India and Norway to Combat Marine Pollution

Recently Ministry of Environment, Forests and Climate Change signed a letter of Intent establishing the India-Norway Marine Pollution Initiative together with the Norwegian ministry of Foreign Affairs.

  • Both the governments launched the first Joint initiative under this new partnership. The India-Norway Marine Pollution Initiative will combat marine pollution, which is one of the fastest growing environmental concerns.
  • In January, 2019, the Indian and Norwegian governments agreed to work more closely on oceans by signing a MoU and establishing the India-Norway Ocean Dialogue during the Norwegian Prime Minister’s visit to India.
  • A joint Task Force on Blue Economy with government officials, researchers and experts as well as private sector was established to develop sustainable solutions within strategic areas of the blue economy, such as maritime and marine sector in addition to energy sector.


  • Through a range of implementing partners, this initiative will seek to
    • support local governments in implementing sustainable waste management practices,
    • develop systems for collecting and analyzing information about sources and scope of marine pollution and
    • Improve private sector investment.
  • Support will also be directed towards beach clean-up efforts, awareness raising campaigns and pilot project, for example, using plastic waste as fuel substitution for coal in cement production and developing frameworks for deposit schemes.
  • In partnership, Norway and India will share experiences and competence, and collaborate on efforts to develop clean and healthy oceans, sustainable use of ocean resources and growth in the blue economy.

Marine Pollution

  • Land-based sources (such as agricultural run-off, discharge of nutrients and pesticides and untreated sewage including plastics) account for approximately 80% of marine pollution, globally.
  • Excessive nutrients from sewage outfalls and agricultural runoff have contributed to the increasing incidence of low oxygen (hypoxic) areas known as dead zones, where most marine life cannot survive, resulting in the collapse of some ecosystems.
    • There are now close to 500 dead zones with a total global surface area of over 245,000 km², roughly equivalent to that of the United Kingdom.
  • The excess nitrogen may lead to the proliferation of seaweeds and microorganisms and cause algal blooms.
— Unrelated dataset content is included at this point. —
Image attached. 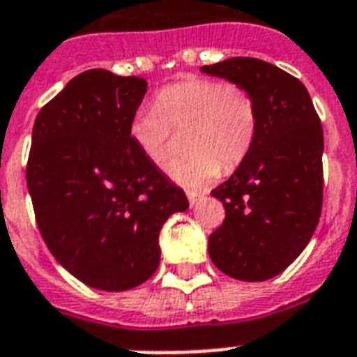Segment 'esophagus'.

Such blooms can be harmful, causing massive fish kills, contaminating seafood with toxins and altering ecosystems.
  • Litter can accumulate in huge floating garbage patches or wash up on the coasts. Plastics float in the Ocean, releasing contaminants as they break down into toxic micro-particles that animals mistake for food.
    • Fish and birds can choke on these particles, get sick as they accumulate in their stomachs, or become entangled in larger debris.
  • In 2010, the Gulf of Mexico deep-water oil spill had a devastating effect on the entire marine ecosystem, as well as the populations that depend on the marine areas for their livelihoods.
    • Smaller oil spills happen every day, due to drilling incidents or leaking motors, and cause the death of birds, marine mammals, algae, fish and shellfish.

Significance of Clean Ocean

  • The ocean is a vital source of nourishment, especially to people in the world’s poorest nations.
  • Many depend on fish for their primary source of protein; fisheries and aquaculture support the livelihoods of about 540 million people (8% of the world’s population) directly or indirectly.
  • Overfishing, loss of biodiversity and the possible extinction of species put a stress on these limited resources. This could lead to famine, increased poverty and conflicts, including war.
  • Learning to manage ocean sustainably is the only path to global prosperity and peace.